Teemu Pukki netted during an improved second half showing from the Canaries but a duo of set-piece strikes from the hosts, who had already scored 33% of their campaign's goals from such positions, proved costly for Norwich.
But could Farke have better prepared his side to deal with the impending threat from the Saints?
Zonal marking opens opportunities
Whilst Farke is correct to suggest his side "were bullied in the set-pieces," his decision to deploy zonal marking was hardly convincing, particularly at the mercy of James Ward-Prowse's dead ball specialism.
Southampton, a side that have now scored more goals than all but Liverpool and Bournemouth from corners and free-kicks.
The negative of zonal marking is any delivery with pinpoint accuracy will, more than likely, pick out the target of the cross.
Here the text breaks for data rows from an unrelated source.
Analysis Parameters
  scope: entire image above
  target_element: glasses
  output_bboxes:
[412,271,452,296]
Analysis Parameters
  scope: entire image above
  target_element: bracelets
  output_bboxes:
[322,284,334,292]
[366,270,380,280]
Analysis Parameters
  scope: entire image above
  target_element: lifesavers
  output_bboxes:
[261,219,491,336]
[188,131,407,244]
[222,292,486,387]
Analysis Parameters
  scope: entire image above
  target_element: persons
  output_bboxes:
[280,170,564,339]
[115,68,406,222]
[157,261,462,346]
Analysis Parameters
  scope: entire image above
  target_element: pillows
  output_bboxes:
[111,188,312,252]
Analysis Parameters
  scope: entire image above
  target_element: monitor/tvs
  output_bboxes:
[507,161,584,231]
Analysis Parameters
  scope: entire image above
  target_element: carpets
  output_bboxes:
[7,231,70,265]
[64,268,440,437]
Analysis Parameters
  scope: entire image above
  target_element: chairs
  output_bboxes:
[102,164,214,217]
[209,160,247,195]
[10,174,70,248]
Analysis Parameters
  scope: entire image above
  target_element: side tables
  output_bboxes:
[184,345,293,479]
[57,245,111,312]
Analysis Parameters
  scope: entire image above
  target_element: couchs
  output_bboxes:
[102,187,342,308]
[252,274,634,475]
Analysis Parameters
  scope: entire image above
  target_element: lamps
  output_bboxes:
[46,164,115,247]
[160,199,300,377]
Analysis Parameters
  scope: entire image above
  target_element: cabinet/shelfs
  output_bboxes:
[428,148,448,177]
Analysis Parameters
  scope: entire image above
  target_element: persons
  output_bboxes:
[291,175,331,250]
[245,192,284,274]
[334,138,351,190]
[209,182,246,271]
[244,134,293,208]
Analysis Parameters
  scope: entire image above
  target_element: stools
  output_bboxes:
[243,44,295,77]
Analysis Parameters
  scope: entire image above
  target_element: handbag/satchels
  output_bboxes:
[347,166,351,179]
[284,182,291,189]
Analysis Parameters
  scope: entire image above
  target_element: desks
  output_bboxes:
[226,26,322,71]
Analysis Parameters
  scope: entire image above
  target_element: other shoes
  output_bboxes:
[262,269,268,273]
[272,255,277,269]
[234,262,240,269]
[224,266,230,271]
Considering Danny Ings had scored in three successive games, striking eight times in his last nine, allowing him to ghost between two defenders was hardly a wise move.
On the occasion that the delivery falls short of the target, any clearance could also reach an unmarked opponent.
This was the case for Ryan Bertrand's goal and could have proved a costly intervention again when Pierre-Emile Højbjerg tested Tom Krul from range with the scraps of another Ward-Prowse set-piece.
Saints flood the wide areas
In contrast, Ralph Hasenhuttl deployed his troops to nulify the threat from wide areas that Norwich pose through the likes of Max Aarons, Todd Cantwell and Onel Hernandez.
Southampton attempted 37 tackles and Norwich lost the ball 38 times - 26 of those in wide areas and 17 turnovers at the feet of Hernandez and Aarons.
Using a high press, the hosts were content with shifting their players across the pitch, even dragging their central midfielders into wide areas to support the likes of Nathan Redmond and Moussa Djenepo.
Captain and central midfielder Højbjerg made 8 tackles, all in the left third of the pitch. Such was the effectiveness of the Southampton tactic that Norwich only attempted seven crosses, completing just three, as Hernandez in particular struggled, losing the ball once every four times he had a touch.
Lack of attacking support until late in the day
Perhaps even more concerning was that Norwich just had one solitary effort in the first 45 minutes, failing to register a strike on target until the second half.
A lack of inspiration and hunger from the start?
Whilst Pukki's strike in the second half was well taken, after a sublime Alex Tettey through-ball which was one of the very few moments that Norwich unlocked a tight Southampton defence, it wasn't until injury time that they had a real onslaught on goal as they finally allowed more players to push forward.
Emi Buendia and Sam Byram both had golden opportunities to equalise, both formulated from moves created in wide areas.